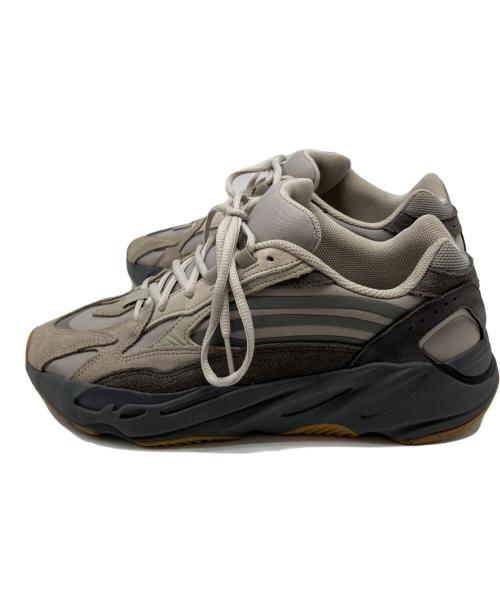 adidas（アディダス）adidas (アディダス) 	YEEZY Boost 700 V2 グレー サイズ:28の古着・服飾アイテム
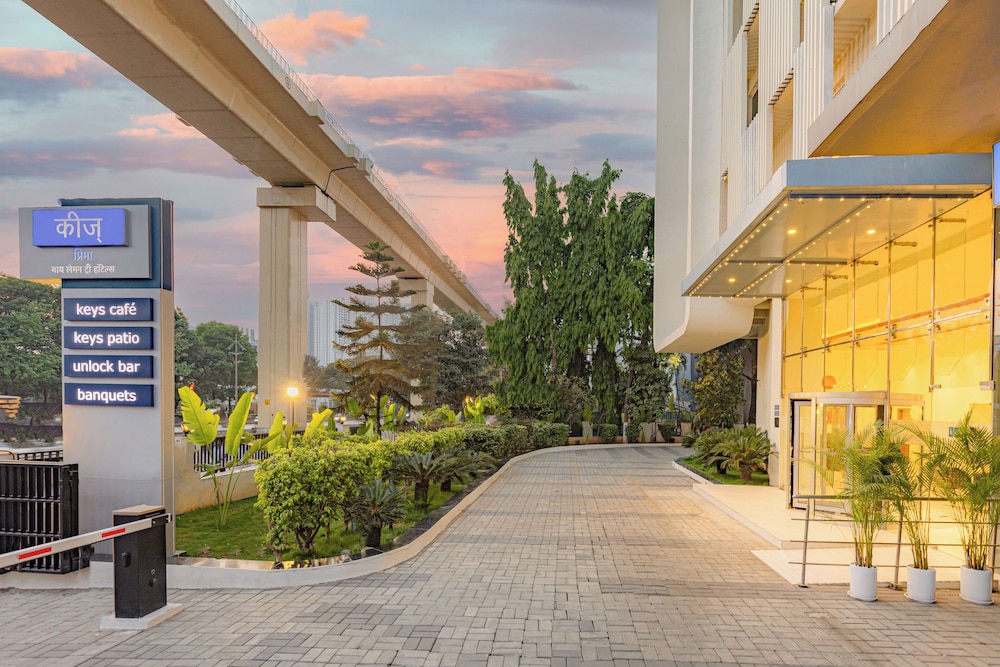Keys Hotel Pimpri Pune 55/59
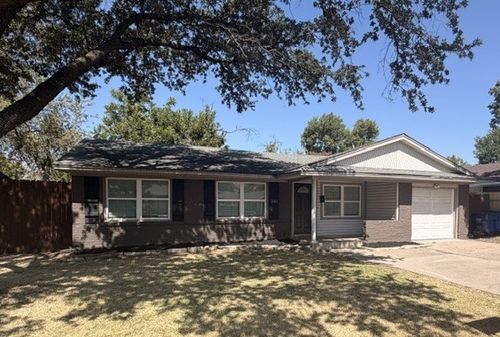 13403 Winterhaven Dr, Farmers Branch, TX, 75234-5055 | Card Image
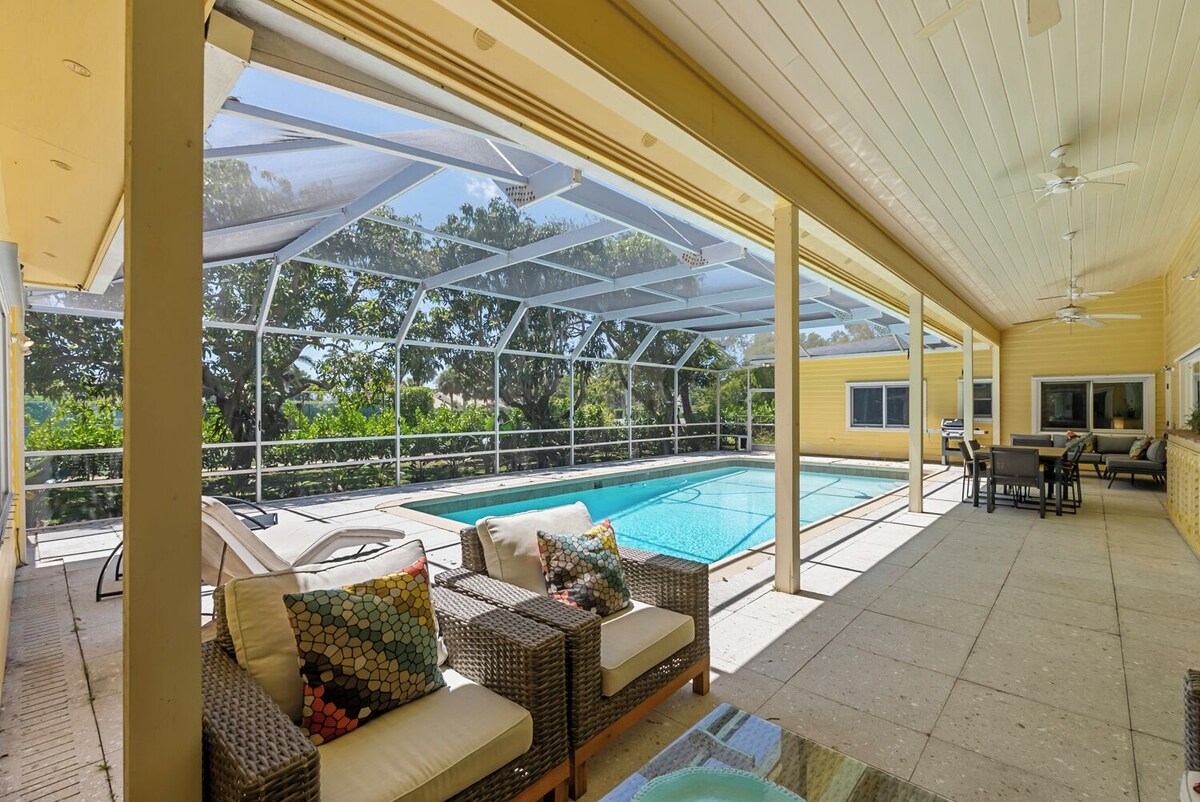 Photo 26 of Charming, pet-friendly 4-bed 4-bath house 4 blocks to Lowdermilk Beach in Naples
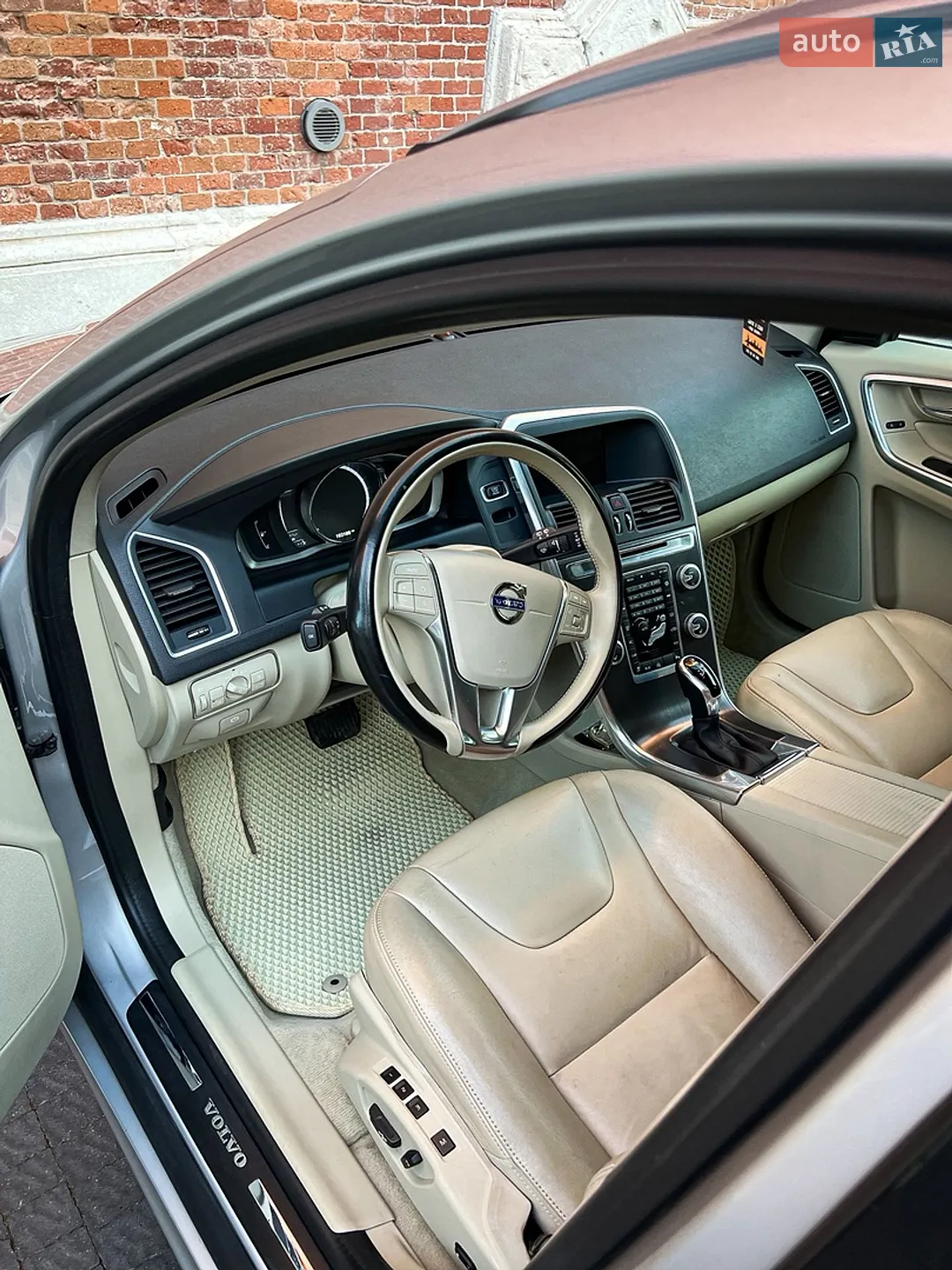 2016 Volvo XC60 - мініатюра 12
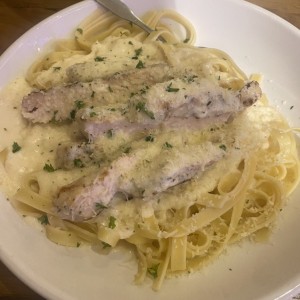 Amazing Alfredos - Fettuccine Alfredo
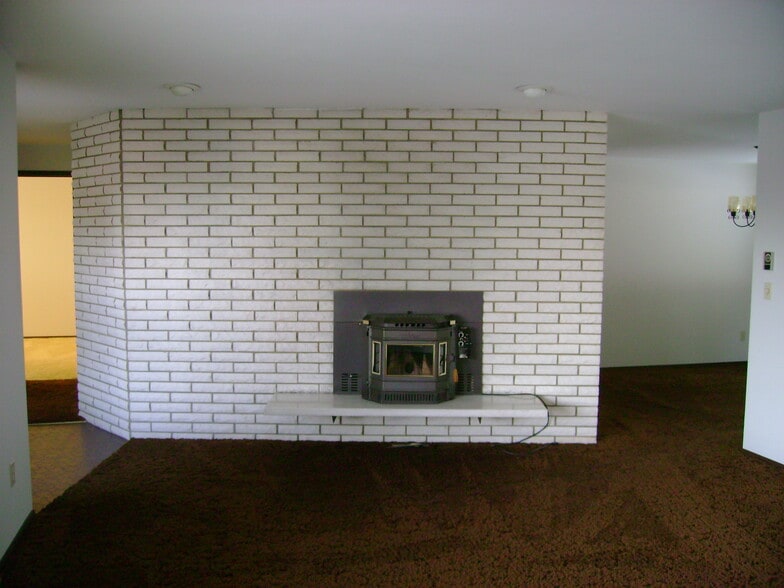 Building Photo - 1420 W 10th St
+++
YOUR TASK. Copy the text of each record above word for word, one record per line, and leave out the pictures.

THE COMPLETED TASK.
 adidas（アディダス）adidas (アディダス) 	YEEZY Boost 700 V2 グレー サイズ:28の古着・服飾アイテム
Keys Hotel Pimpri Pune 55/59
 13403 Winterhaven Dr, Farmers Branch, TX, 75234-5055 | Card Image
 Photo 26 of Charming, pet-friendly 4-bed 4-bath house 4 blocks to Lowdermilk Beach in Naples
 2016 Volvo XC60 - мініатюра 12
 Amazing Alfredos - Fettuccine Alfredo
 Building Photo - 1420 W 10th St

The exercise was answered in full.